**** Provided material
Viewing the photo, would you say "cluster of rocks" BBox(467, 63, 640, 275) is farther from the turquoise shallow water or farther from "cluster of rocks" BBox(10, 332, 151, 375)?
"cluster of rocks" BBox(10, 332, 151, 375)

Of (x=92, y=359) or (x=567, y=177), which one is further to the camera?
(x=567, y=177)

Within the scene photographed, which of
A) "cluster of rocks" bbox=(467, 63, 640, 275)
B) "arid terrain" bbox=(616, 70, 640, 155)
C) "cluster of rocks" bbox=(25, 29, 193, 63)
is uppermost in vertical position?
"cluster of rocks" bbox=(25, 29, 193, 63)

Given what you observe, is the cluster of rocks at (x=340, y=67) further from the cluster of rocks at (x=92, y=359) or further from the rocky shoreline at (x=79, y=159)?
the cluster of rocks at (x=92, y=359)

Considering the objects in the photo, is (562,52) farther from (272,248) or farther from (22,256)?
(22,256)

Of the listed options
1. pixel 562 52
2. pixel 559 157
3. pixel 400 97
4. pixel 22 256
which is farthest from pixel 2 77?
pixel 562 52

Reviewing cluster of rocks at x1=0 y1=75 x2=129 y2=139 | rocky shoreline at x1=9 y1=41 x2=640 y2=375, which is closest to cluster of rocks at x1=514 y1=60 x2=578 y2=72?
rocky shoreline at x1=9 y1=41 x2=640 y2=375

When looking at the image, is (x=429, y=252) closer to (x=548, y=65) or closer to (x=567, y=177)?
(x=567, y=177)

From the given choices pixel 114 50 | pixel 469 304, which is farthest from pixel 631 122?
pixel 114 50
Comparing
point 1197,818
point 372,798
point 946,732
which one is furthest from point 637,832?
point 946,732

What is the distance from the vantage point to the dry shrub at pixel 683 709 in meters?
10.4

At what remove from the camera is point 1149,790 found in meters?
********
- **Given instruction**
Copy word for word the lines of the material, starting with the line that contains "Of (x=92, y=359)" and continuing through the last line, with both ends included.

- **Solution to this problem**
Of (x=92, y=359) or (x=567, y=177), which one is further to the camera?
(x=567, y=177)

Within the scene photographed, which of
A) "cluster of rocks" bbox=(467, 63, 640, 275)
B) "arid terrain" bbox=(616, 70, 640, 155)
C) "cluster of rocks" bbox=(25, 29, 193, 63)
is uppermost in vertical position?
"cluster of rocks" bbox=(25, 29, 193, 63)

Given what you observe, is the cluster of rocks at (x=340, y=67) further from the cluster of rocks at (x=92, y=359) or further from the rocky shoreline at (x=79, y=159)?
the cluster of rocks at (x=92, y=359)

Considering the objects in the photo, is (562,52) farther from (272,248) or farther from (22,256)?
(22,256)

Of the listed options
1. pixel 562 52
2. pixel 559 157
3. pixel 400 97
4. pixel 22 256
which is farthest from pixel 2 77?
pixel 562 52

Reviewing cluster of rocks at x1=0 y1=75 x2=129 y2=139 | rocky shoreline at x1=9 y1=41 x2=640 y2=375, which is closest to cluster of rocks at x1=514 y1=60 x2=578 y2=72?
rocky shoreline at x1=9 y1=41 x2=640 y2=375

When looking at the image, is (x=429, y=252) closer to (x=548, y=65) or closer to (x=567, y=177)?
(x=567, y=177)

From the given choices pixel 114 50 | pixel 469 304, which is farthest from pixel 631 122?
pixel 114 50
Comparing
point 1197,818
point 372,798
point 946,732
which one is furthest from point 637,832?
point 946,732

What is the distance from the vantage point to the dry shrub at pixel 683 709 in meters?
10.4

At what remove from the camera is point 1149,790 found in meters?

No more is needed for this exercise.